Pontificia Universidad Católica de Chile Pontificia Universidad Católica de Chile
Jünemann R., Vásquez J.A., de la Llera J.C., Hube M. (2018). Three dimensional inelastic models to assess earthquake damage of reinforced concrete wall buildings. Proceedings of the 11th US National Conference on Earthquake Engineering, June 25-29, Los Angeles, USA. (2018)

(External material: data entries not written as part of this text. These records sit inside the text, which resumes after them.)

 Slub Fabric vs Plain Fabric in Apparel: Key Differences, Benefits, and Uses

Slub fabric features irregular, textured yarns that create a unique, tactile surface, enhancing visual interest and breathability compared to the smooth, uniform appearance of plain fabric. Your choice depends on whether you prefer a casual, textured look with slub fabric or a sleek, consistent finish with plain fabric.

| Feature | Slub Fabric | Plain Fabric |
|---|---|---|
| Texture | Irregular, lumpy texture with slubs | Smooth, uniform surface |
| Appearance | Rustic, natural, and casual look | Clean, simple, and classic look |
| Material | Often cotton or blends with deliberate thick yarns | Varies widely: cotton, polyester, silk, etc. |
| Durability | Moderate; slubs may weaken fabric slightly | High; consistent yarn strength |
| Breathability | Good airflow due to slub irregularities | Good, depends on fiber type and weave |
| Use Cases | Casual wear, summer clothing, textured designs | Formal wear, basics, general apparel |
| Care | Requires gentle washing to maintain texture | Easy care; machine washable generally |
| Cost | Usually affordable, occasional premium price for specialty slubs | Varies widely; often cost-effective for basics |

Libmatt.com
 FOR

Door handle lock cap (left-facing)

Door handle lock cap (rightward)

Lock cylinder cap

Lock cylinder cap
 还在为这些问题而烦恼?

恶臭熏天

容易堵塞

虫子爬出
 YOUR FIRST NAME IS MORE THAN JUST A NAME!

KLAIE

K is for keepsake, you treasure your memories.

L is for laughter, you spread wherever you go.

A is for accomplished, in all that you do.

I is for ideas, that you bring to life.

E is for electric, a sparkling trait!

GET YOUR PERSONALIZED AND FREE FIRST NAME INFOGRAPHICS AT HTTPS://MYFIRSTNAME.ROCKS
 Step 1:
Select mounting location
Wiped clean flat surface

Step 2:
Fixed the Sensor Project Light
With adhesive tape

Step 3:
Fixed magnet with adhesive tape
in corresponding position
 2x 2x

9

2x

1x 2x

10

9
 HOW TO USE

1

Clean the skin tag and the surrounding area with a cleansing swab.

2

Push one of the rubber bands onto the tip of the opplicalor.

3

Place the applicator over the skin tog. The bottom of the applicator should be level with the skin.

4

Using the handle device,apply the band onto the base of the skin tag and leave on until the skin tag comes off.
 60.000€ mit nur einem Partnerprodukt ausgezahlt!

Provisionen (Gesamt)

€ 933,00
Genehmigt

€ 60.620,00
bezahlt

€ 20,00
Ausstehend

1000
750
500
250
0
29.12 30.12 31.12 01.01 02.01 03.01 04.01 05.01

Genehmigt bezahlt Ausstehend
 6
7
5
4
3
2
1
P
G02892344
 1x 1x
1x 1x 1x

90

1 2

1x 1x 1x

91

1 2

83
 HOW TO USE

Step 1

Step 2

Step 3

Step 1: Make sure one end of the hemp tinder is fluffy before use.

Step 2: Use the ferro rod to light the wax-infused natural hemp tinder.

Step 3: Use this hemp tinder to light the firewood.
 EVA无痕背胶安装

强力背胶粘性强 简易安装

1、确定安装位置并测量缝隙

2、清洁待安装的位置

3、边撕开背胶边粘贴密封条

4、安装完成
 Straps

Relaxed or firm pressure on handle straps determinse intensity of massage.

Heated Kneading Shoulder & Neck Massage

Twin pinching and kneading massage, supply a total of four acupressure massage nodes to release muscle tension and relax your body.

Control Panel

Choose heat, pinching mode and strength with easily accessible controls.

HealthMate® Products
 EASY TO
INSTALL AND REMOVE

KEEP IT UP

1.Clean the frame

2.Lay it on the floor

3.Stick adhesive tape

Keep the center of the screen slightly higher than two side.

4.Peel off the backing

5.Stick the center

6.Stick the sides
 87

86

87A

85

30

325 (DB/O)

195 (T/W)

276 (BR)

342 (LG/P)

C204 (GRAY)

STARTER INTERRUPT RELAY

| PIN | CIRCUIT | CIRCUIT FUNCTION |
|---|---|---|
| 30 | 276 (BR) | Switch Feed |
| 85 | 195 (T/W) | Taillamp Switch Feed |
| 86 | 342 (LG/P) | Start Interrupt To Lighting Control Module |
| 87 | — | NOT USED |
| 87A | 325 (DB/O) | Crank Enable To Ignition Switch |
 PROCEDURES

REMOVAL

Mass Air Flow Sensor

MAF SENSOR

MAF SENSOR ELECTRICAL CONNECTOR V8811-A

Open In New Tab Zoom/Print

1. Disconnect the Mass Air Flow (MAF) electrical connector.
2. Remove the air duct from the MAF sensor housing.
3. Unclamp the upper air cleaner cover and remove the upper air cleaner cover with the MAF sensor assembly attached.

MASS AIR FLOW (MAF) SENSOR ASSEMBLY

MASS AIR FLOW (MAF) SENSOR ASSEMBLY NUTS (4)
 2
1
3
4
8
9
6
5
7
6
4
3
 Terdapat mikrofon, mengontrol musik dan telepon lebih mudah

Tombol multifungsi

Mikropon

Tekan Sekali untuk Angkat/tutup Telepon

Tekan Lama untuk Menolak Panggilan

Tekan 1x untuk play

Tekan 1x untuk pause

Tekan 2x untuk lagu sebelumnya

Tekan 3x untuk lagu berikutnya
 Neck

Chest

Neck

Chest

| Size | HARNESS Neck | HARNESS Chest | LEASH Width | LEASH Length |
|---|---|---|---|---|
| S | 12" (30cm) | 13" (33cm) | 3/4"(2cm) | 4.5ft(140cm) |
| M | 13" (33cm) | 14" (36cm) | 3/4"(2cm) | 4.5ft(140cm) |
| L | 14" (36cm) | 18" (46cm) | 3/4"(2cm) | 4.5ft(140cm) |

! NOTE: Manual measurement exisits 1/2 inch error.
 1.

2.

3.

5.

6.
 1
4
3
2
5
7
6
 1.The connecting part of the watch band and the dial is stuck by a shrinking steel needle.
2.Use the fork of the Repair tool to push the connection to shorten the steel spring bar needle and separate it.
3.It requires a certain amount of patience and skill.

Three dimensional inelastic models to assess earthquake damage of reinforced concrete wall buildings

Revista : Proceedings of the 11th US National Conference on Earthquake Engineering
Tipo de publicación : Conferencia No DCC

Abstract

A non-ductile failure has been observed in some reinforced concrete structural wall buildings during recent earthquakes in Chile and New Zealand. Although substantial experimental and analytical research has been conducted, several questions still remain about the behavior of structural walls and their 3D interaction with the rest of the structure. This article compares response results of two different inelastic finite element (FE) models in one real building in Santiago damaged during the 2010, Chile earthquake. In this structure, brittle behavior was localized in the first-basement and first-story. The first model is a 3D FE model developed in the software DIANA and uses 4-node shell elements. The inelastic behavior of concrete was modeled using the total strain rotating crack model, and reinforcement using an embedded formulation. The second model is also a 3D-linear elastic FE model of the building using ETABS, which combines an inelastic force-based fiber beam element (FFE) recently proposed for concrete walls, which includes regularization, steel buckling and fracture, and its complex cyclic behavior. Inelastic dynamic analyses were performed for both models considering different ground motions recorded relatively close to the building during the seismic event. Dynamic results from both models are analyzed and compared with damage observed during the earthquake. Additionally, a comparative analysis of each model is discussed herein. Results show that the observed damage pattern is accurately predicted by both analytical models at reasonable computational cost. Both models predict an important increase in axial load in the walls, which seems to be critical in producing the localized brittle flexural-compressive failure observed. Consequently, these models could be used in practice to assess the condition of existing structural wall buildings and propose effective retrofit strategies.